The Marine Principal
Stein, who has two masters degrees (systems management, security and strategic studies) as well as a doctorate in education administration from International University (now Alliant University), has applied his concepts, and with apparent success.
While test scores provide a limited view into a school, low scores rose significantly at both of his two stops as a principal. He started at Preeminent Charter School in Southeast Raleigh in February 2002, and brought in some new teachers and led the rest with his personal style. By the summer 2005, scores were up and he felt he’d established a positive new culture.
His replacement did not maintain it. Stein said many of the teachers quit, and said some told him of abrasive management. The new principal left after one year, but that was enough: 2005-06 state test proficiency scores sank like a rock. (They’ve since recovered somewhat.)
Stein also served as principal for Maureen Joy Charter School in Durham, another fledgling K-8 school. Again, scores rose. This time, after three years, he involved himself in finding his replacement; higher test scores have been sustained at the school catering primarily to low-income households, often a predictor for academic failure.
He advocates a holistic approach: working toward a strong school culture, halting bullying, ensuring students are well fed while at school and giving the right teachers the right guidance.
“For those seven hours, I need to be able to provide the best area I possibly can. Will it change everything? No it won’t. But I change everything I can within the confines of my building,” Stein said.
Bad policy: no excuse
While both his experiences have been at charter schools, Stein is mostly agnostic in the traditional public vs. charter debate. And he feels similarly about that virulent debate as he does about other education policy battles.
“We need to do a much better job discussing this than the finger-pointing and the acrimonious stuff,” Stein said.
In a state where investment in students and teacher compensation sit in the bottom 10 percent of states, Stein doesn’t let legislators off the hook. He said policymakers “are demonstrating that they don’t appreciate what teachers do” through issues like teacher pay and funding, and says teachers are well within their right to voice their concerns about their workplace like any other professional.
But he draws the line at letting it affect dedication to students.
“Performance doesn’t need to equate to bad policies of the policymakers,” Stein said. “The teachers need to make that effort regardless of what the policymakers do and how they treat them. That’s just non-negotiable.”
In addition, education colleges need re-evaluation, Stein said. He favors, for example, doubling (or more) the amount of classroom time to as much as 700-800 hours while in school through partnerships with local schools. He praised Vanderbilt’s Peabody College of Education, which puts freshmen in classrooms and keeps them there throughout the program.
“By the time you become a school teacher, you ought to be able to walk in and feel very comfortable,” Stein said. “Unfortunately now students get out there, they’re nervous, and they’re getting hit with a splash of cold water because they don’t know enough.”

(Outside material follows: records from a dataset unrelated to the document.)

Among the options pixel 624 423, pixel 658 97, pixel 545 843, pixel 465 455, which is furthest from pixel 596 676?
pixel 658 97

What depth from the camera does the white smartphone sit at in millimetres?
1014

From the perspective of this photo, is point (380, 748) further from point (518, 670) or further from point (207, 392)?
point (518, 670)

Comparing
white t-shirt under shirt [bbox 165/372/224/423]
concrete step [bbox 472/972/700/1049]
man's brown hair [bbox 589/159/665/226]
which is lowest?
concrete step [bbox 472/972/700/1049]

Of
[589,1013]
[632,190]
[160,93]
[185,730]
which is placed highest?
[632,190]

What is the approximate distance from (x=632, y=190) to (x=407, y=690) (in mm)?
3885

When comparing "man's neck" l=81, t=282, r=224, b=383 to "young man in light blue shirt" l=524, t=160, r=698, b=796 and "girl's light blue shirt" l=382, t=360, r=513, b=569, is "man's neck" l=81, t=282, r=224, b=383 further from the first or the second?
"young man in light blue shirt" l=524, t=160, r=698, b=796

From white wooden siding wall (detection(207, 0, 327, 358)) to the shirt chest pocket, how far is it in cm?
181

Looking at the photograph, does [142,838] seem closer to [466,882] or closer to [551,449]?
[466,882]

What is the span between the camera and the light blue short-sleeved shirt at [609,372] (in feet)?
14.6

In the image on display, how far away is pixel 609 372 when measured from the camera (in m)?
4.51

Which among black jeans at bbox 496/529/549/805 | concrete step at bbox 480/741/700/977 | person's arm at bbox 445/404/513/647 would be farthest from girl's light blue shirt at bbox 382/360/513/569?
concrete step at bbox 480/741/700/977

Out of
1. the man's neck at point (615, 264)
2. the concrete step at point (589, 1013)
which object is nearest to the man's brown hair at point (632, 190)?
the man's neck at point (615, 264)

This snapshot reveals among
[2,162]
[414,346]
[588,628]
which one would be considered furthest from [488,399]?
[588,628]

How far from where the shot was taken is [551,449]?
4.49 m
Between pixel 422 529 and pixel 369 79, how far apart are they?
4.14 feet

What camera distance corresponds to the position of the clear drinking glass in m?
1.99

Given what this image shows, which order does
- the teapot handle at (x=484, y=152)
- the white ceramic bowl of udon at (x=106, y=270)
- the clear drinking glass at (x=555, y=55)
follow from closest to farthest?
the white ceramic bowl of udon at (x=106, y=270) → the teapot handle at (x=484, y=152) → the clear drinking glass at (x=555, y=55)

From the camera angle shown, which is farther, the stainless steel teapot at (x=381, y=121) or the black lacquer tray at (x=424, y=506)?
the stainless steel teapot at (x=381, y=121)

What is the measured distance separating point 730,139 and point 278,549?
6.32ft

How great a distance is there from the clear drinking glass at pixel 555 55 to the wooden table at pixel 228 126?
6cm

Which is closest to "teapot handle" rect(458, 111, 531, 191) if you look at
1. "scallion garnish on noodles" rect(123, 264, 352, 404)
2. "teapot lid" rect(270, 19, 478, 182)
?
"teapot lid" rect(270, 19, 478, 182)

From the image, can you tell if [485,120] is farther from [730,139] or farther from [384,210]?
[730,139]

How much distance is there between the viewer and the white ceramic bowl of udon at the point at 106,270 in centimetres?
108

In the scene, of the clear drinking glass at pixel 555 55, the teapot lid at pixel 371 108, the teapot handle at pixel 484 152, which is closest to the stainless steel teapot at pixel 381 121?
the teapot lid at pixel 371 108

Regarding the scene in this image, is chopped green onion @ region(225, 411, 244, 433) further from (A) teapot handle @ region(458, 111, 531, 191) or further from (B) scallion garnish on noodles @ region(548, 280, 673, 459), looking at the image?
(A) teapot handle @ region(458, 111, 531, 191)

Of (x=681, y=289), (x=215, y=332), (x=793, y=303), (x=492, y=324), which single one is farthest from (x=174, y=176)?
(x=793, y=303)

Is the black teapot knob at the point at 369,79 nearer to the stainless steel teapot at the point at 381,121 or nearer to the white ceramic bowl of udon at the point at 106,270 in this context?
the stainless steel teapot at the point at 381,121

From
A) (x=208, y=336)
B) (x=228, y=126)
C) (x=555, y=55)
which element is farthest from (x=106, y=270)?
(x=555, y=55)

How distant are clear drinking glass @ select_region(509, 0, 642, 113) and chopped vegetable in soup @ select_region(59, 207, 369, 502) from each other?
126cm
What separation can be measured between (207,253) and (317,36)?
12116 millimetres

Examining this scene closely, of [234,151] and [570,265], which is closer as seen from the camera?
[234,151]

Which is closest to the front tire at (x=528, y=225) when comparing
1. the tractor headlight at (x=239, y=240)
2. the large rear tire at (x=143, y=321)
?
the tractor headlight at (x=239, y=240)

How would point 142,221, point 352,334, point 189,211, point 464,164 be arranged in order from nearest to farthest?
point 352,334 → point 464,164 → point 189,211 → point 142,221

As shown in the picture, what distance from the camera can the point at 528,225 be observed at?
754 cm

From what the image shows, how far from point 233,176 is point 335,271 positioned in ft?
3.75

That, he said, contributes to attrition (as high as 50 percent in the first five years), as students have idealized notions of teaching that don’t match reality. Students would be better off, he said, learning sooner that teaching isn’t for them through realistic and sustained experience.
Stein said he doesn’t need the money or care if the book makes any; he intends to buy a bunch and give them away. He just hopes his ideas get out and further on-the-ground discussion rather than policy yelling matches.
“Students are on the receiving end of this, and that’s the sad part, we keep forgetting that,” Stein said.